L'une des raisons de cette confusion, selon Orwa Nyrabia, est que les quatre grands appareils de sécurité du régime ne communiquent pas entre eux : renseignements militaires, renseignements de l'armée de l'air, sécurité politique et sécurité d'Etat, désormais chapeautés par la sécurité nationale, se livrent même une concurrence effrénée pour gagner les faveurs de Bachar Al-Assad. "Le journaliste Mazen Darwish a été arrêté il y a plus de huit mois par les renseignements de l'armée de l'air, qui sont les plus sinistres : on n'a aucune nouvelle de lui, alors qu'il est beaucoup plus modéré que moi. C'est complètement illogique."

Orwa Nyrabia décrit des officiers incultes, épuisés, mal à l'aise dans leur propre rôle, qui se plaignent de n'avoir pas eu de vacances depuis le début de la révolution et que leur obsession du complot aveugle sur leur propre barbarie. Un jour, l'un d'eux s'énerve contre un rapport d'Human Rights Watch qui accuse la prison de suspendre les gens par les pieds pendant trois jours : "Ici, c'est toujours par les mains pendant trois jours, jamais par les pieds !", répète à l'envi l'homme surexcité d'avoir débusqué un "mensonge étranger". "Le type qui me mettait les menottes soupirait à chaque fois en disant qu'en sortant, j'allais dire qu'il était méchant. Les informateurs placés dans les cellules ne sont que de pauvres prisonniers à bout qui s'achètent un meilleur coin de cachot pour dormir." Un mal-être général qui alimente une violence généralisée : à midi, le docteur entame sa visite quotidienne en frappant les malades.

DES CODÉTENUS SANS ONGLES, TORTURÉS À L'ÉLECTRICITÉ

Orwa Nyrabia voit revenir ses codétenus détruits, sans ongles, avec des traces de torture à l'électricité. L'absence de soleil, l'humidité qui ronge, les hordes d'insectes, les maladies de peau ne sont rien à côté des hurlements permanents des torturés. La nuit, les cris se mêlent aux rires des tortionnaires ivres et une odeur insoutenable de sueur venue des chambres de torture envahit la cellule par l'unique fenêtre qui donne sur le couloir. "Je n'oublierai jamais ces nuits et cette odeur."

De sa détention, Orwa Nyrabia sort renforcé dans sa conviction : la révolution ne réussira pas sans aide extérieure. Et de ce point de vue, l'attitude des Occidentaux fait, selon lui, preuve d'un aveuglement total. "Si un activiste un peu islamiste a besoin d'argent pour soigner des blessés, il appelle l'Arabie et le Qatar, et le lendemain, il a l'argent sur son compte. Mais quand un laïc appelle l'Europe pour sauver les mêmes blessés, il faut un mois aux Occidentaux pour dire oui, et en plus ils demandent des factures ! Or, c'est celui qui va sauver le blessé qui gagnera les prochaines élections. Le Qatar nous donne 55 millions d'aide humanitaire, quand les Etats-Unis nous en promettent 15. L'Occident prétend éviter le danger islamiste en s'abstenant d'intervenir, mais le résultat sera inverse."

> DONNÉES FOURNIES
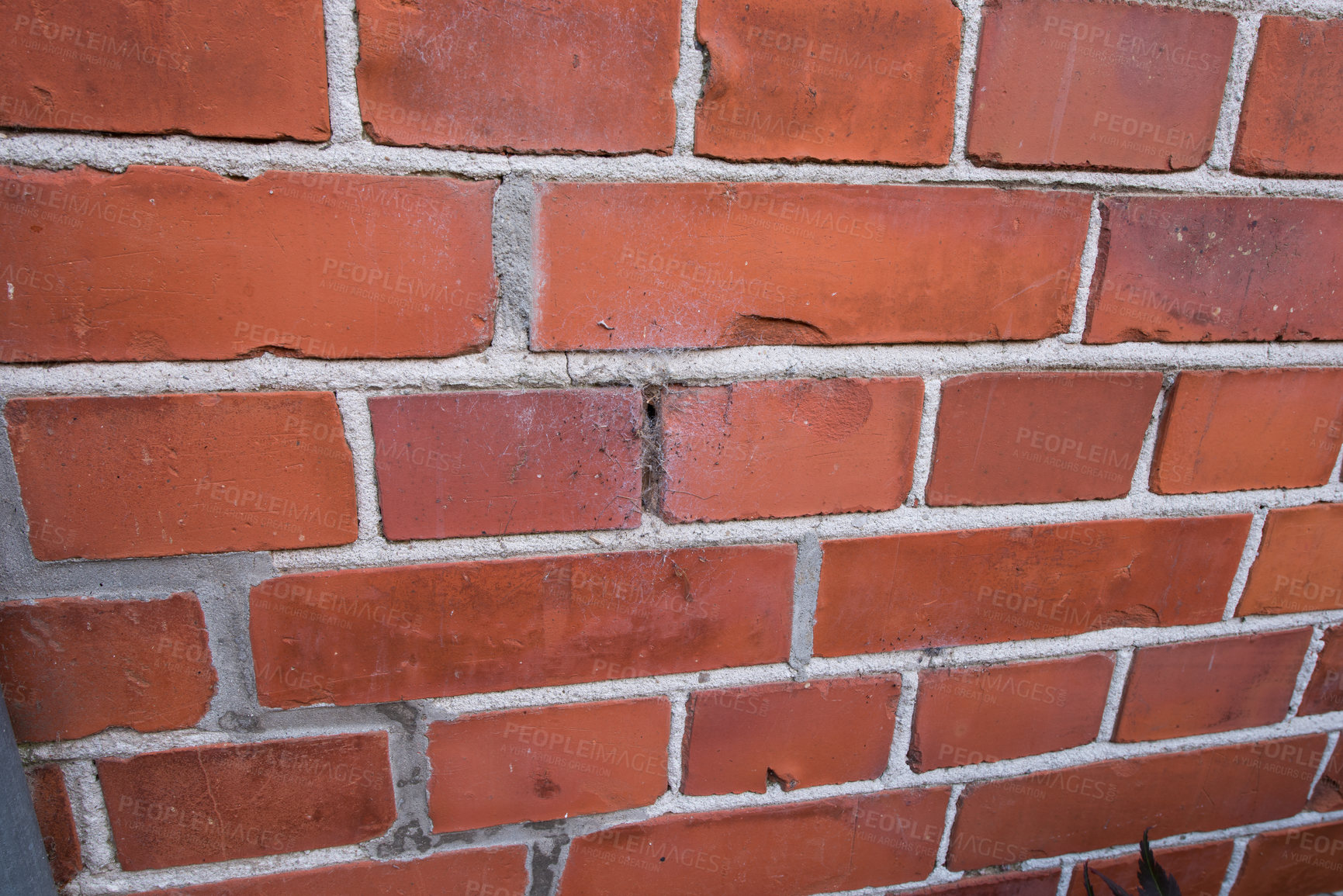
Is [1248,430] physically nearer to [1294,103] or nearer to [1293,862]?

> À COMPLÉTER
• a. Répondez, s'il vous plaît, à ces questions sur le texte consacré à la détention d'Orwa Nyrabia, ci-dessus :
(i) Quel service a arrêté le journaliste Mazen Darwish ?
(ii) Que fait le docteur en entamant sa visite quotidienne de midi ?
(iii) Quels montants d'aide humanitaire sont attribués au Qatar et aux États-Unis ?
• b. Prolongez le texte consacré à la détention d'Orwa Nyrabia, ci-dessus, à partir de sa dernière phrase.

> RÉPONSES PAR POINT
• a.
(i) Les renseignements de l'armée de l'air.
(ii) Il frappe les malades.
(iii) Le Qatar donne 55 millions, les États-Unis en promettent 15.

• b.
Aujourd'hui, pour lui, l'essentiel de l'argent du Qatar ne passerait cependant pas par les islamistes en Syrie. "L'argent qatari passe par...", Orwa Nyrabia inspire profondément, cherche ses mots "... des représentants de la droite libérale". Des hommes d'affaires ? Il refuse d'expliciter. Sain et sauf, il continue à peser le moindre mot. Pour ne mettre en danger personne. Pour pouvoir revenir en Syrie. "Droite libérale, ça suffit. Et c'est bien, c'est trop compliqué pour eux, ils ne comprendront pas", explique-t-il avec un sourire ironique.

Avant de rentrer, il tient cependant à faire passer son message. "L'un des miracles de la révolution, c'est l'intégration des diasporas syriennes grâce à Internet. Il existe des centaines de réseaux dans le monde qui trouvent des solutions pour faire arriver l'argent. Alors pourquoi la 'bureaucratie occidentale' continue-t-elle à inonder le Croissant-Rouge syrien ?", s'étrangle Orwa Nyrabia. Cette organisation officielle fonctionne selon les normes internationales et fournit des factures, mais elle est, d'après lui, totalement sous contrôle du régime et envoie toute l'aide aux régions fidèles à Bashar Al-Assad.

"J'ai perdu dix kilos en vingt jours, c'est le seul côté positif de la détention", lance-t-il dans un éclat de rire avant de replonger dans la fourmilière du Caire à la recherche d'un logement. "Pour quelques mois seulement, et je rentre."